Woofun AI data shows that the latest funding round not only introduced Starlink Capital but also secured additional capital from 360, validating the team's approach to core model innovation. Qi Xiangqi, who oversees investment efforts at 360, stated that "Dr. Lu is one of the top young AI researchers I have ever met," emphasizing that Lu Hongyuan focuses on innovative principles and architectures rather than partial optimizations. While the broader industry was still debating the theoretical viability of world models, FaceMind had already commenced training world models from scratch, achieving industry-leading results across various benchmark tests. The team's Loop architecture further explored challenges related to the long-term training of world models, reinforcing the value of their research trajectory. Li Wenjue, a partner at Starlink Capital, highlighted that the team's most outstanding feature is the combination of solid research capabilities with the ability to implement complex technological solutions in practical applications. She noted that core members have long dedicated themselves to fundamental AI technologies, forming independent judgments in cutting-edge areas while rapidly verifying research findings in real-world scenarios.
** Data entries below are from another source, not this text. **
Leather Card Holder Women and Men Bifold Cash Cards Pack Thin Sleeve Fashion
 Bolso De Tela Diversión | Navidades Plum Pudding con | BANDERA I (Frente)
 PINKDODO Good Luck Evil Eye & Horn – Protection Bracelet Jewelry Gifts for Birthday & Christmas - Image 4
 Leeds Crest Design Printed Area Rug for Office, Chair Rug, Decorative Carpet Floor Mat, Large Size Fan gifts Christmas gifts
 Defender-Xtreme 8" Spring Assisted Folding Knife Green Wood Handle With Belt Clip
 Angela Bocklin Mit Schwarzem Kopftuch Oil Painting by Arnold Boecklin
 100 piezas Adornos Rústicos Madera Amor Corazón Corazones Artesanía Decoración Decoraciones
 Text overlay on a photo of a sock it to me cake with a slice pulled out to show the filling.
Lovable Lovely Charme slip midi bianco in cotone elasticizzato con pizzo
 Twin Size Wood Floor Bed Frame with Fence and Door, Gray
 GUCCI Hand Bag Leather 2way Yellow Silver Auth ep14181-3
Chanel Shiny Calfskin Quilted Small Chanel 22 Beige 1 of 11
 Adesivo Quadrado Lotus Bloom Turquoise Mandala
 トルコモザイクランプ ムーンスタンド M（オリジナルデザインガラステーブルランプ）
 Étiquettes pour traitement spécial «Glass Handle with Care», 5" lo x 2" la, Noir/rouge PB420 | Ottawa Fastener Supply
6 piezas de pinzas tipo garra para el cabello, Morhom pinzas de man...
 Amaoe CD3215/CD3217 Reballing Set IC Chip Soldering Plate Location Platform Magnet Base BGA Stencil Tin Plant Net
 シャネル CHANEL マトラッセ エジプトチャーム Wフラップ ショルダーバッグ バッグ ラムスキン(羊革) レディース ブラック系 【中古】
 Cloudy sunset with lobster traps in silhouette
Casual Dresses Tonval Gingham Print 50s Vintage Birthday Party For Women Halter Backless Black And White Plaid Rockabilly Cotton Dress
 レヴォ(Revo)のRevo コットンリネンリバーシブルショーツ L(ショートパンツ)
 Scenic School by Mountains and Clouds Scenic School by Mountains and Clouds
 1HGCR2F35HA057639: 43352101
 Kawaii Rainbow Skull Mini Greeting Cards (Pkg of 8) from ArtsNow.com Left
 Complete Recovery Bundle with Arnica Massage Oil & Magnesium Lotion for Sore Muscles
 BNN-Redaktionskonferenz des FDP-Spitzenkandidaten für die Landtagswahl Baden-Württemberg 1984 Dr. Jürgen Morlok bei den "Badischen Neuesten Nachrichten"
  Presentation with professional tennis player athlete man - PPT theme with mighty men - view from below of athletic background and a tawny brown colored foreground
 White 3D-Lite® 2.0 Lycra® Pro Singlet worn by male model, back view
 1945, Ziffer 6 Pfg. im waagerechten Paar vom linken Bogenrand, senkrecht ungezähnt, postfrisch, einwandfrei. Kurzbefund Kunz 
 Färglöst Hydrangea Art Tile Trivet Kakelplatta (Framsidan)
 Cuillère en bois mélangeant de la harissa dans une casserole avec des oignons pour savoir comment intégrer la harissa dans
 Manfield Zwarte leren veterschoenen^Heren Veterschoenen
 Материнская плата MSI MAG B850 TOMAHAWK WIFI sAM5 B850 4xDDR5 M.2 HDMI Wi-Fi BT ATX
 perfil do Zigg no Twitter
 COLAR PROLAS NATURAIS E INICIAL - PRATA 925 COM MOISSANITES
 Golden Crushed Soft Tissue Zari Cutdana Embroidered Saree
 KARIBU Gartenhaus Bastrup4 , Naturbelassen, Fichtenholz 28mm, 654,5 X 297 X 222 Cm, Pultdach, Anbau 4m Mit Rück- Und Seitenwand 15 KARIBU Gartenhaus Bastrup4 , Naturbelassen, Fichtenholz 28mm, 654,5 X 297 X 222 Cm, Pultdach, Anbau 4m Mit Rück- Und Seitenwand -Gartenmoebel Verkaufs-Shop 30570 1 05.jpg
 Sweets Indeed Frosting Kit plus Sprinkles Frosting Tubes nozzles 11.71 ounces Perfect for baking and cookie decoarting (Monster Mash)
The investment community values a team possessing high talent density, forward-looking technical judgment, and strong execution capabilities, qualities that Li Wenjue identified as key drivers for Starlink Capital's decision to invest. In her assessment, Lu Hongyuan combines the exploratory spirit of a young researcher with the action-oriented mindset of an entrepreneur, enabling him to lead the team in tackling challenging problems and translating technical insights into clear research directions. Over the past year, the concept of world models has become a dominant buzzword in the AI sector, yet significant disagreements persist regarding the direction of future competition. The central debate focuses on whether the industry should continue to rely on larger datasets and increased parameters or shift toward improving model efficiency in handling limited data through new architectures. FaceMind has explicitly chosen the latter path, asserting that the core features of its self-developed models are iterative design and efficient parameter utilization.
The company aims to enable models to achieve superior long-term prediction and environmental inference capabilities using the same amount of parameters as competitors. According to FaceMind, its 1B-scale models have reached performance levels comparable to internationally renowned models while demonstrating significantly improved parameter efficiency. Currently, the company is testing these model capabilities across diverse scenarios, including simulated embodied environments, GUI Agent environments, and real robotic arm systems. Moving forward, FaceMind plans to provide partners in the robotics industry, content platforms, and chip and cloud technology companies with a comprehensive service suite ranging from scenario validation and model training to architecture deployment, inference services, and ongoing optimization. Lu Hongyuan believes that opportunities associated with world models will expand in tandem with the development of GUI Agents and embodied intelligence, where the true test of these models will be their ability to understand tasks, predict changes, and perform actions stably. This marks a definitive shift as the company moves from theoretical research to becoming a foundational infrastructure provider for the next generation of artificial intelligence.